O romance moldura de Raphael Montes é um desafio para os leitores
acostumados aos enredos fixos do universo de terror. Não há um desfecho
previsível. Os corpos despedaçados, jorrando sangue, em narrativas do terror, são
apresentados de uma maneira contida, seca. A surpresa ocorre em todos os finais
das narrativas enfeixadas no romance moldura,não há índices, sinais na construção
da trama que encaminhem os desfechos.
Não há nada conformador na obra. Os diabos vencem.
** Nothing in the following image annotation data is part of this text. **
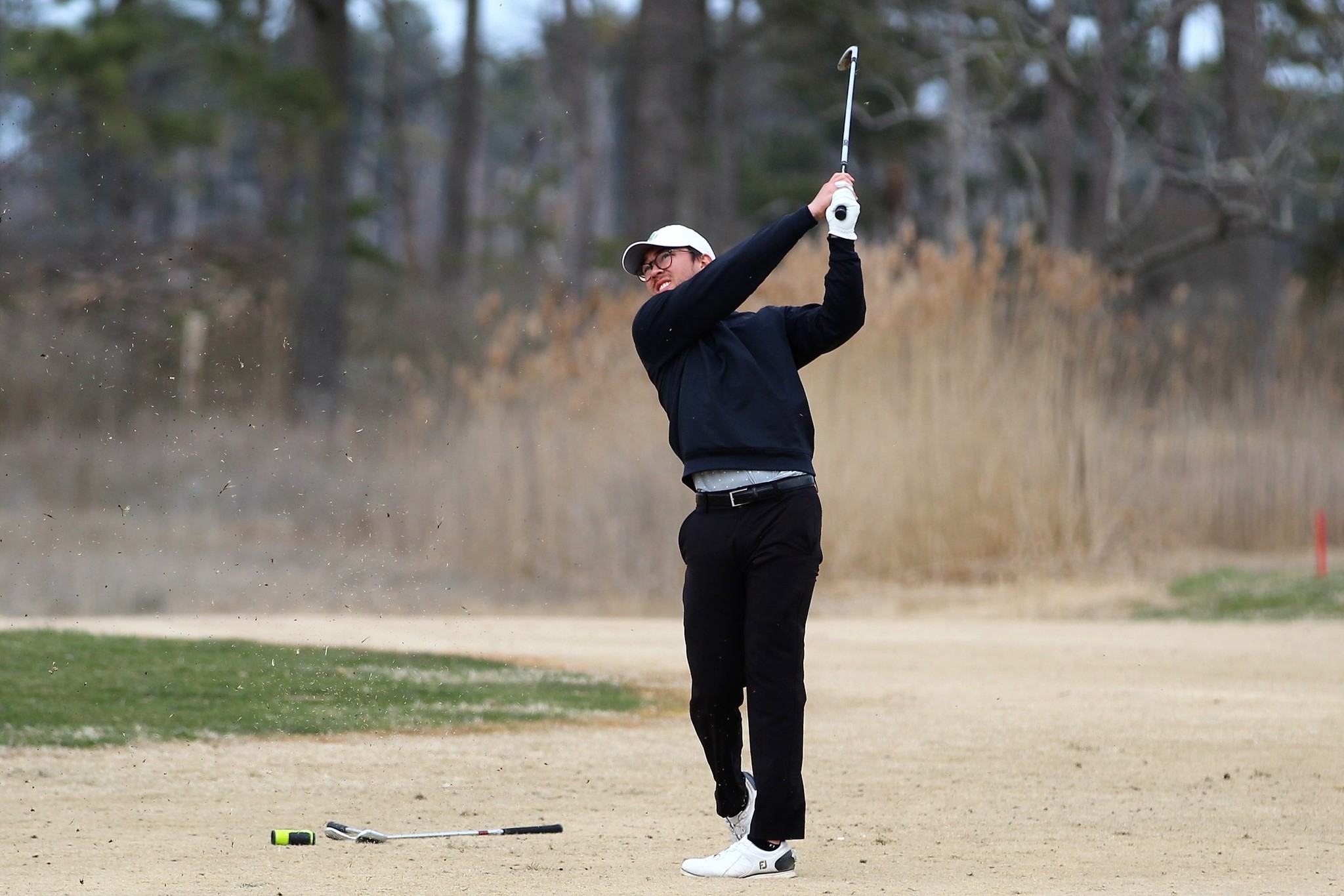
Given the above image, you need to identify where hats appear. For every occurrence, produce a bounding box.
[622,224,716,277]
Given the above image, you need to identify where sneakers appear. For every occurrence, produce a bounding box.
[680,833,798,880]
[725,771,757,844]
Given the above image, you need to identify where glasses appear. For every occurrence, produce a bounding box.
[636,249,699,282]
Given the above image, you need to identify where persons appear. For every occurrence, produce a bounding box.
[622,171,866,881]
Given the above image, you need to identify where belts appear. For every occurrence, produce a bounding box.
[696,475,815,508]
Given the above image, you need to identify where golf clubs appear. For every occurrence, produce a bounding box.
[324,823,564,842]
[835,44,859,221]
[321,818,388,845]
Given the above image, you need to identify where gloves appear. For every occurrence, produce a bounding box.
[825,181,861,240]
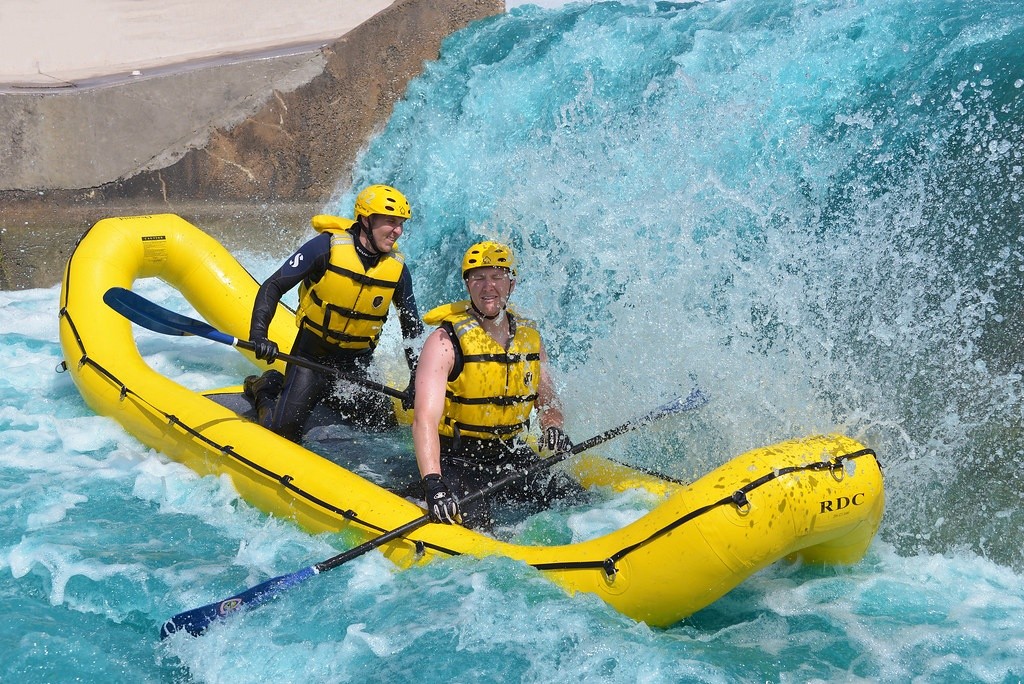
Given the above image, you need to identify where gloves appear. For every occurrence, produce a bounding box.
[539,427,573,453]
[250,337,279,365]
[401,386,416,411]
[422,473,462,523]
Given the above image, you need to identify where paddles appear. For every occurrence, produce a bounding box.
[99,284,411,400]
[158,343,796,650]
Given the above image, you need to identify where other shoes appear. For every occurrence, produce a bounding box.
[244,369,284,398]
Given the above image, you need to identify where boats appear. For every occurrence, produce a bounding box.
[57,211,886,632]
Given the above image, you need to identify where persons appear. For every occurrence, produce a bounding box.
[243,183,424,439]
[411,240,593,526]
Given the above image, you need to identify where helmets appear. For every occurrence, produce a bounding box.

Retomando Álvares de Azevedo, no final de Macário, quando Satã observa
jovens devassos numa taverna, como a visão da concepção de Noite na Taverna,
não custa nada desejar a elaboração de um Macário escrito, por exemplo, por
Raphael Montes.

Conclusão

Ainda são poucos os estudos que focam mais sobre a estética gótica,
principalmente ligada à produção literária nacional. Porém como analisamos,
Raphael Montes é um nome que tem tido visibilidade e que também persiste na
realização de narrativas do terror para a atualidade. As críticas negativas sobre tal
literatura, presumo, que nunca se cessarão por completo. Afinal, aceitar um olhar
para o mundo de uma maneira crua, cruel e sem esperanças é atemorizador. No
entanto, é necessário. Essa tradição de sangue pode ter sido tardia, mas apesar
disso ela resiste e está presente nas obras contemporâneas. E para aqueles que
estudam essa temática: nunca permitam que esse sangue cesse.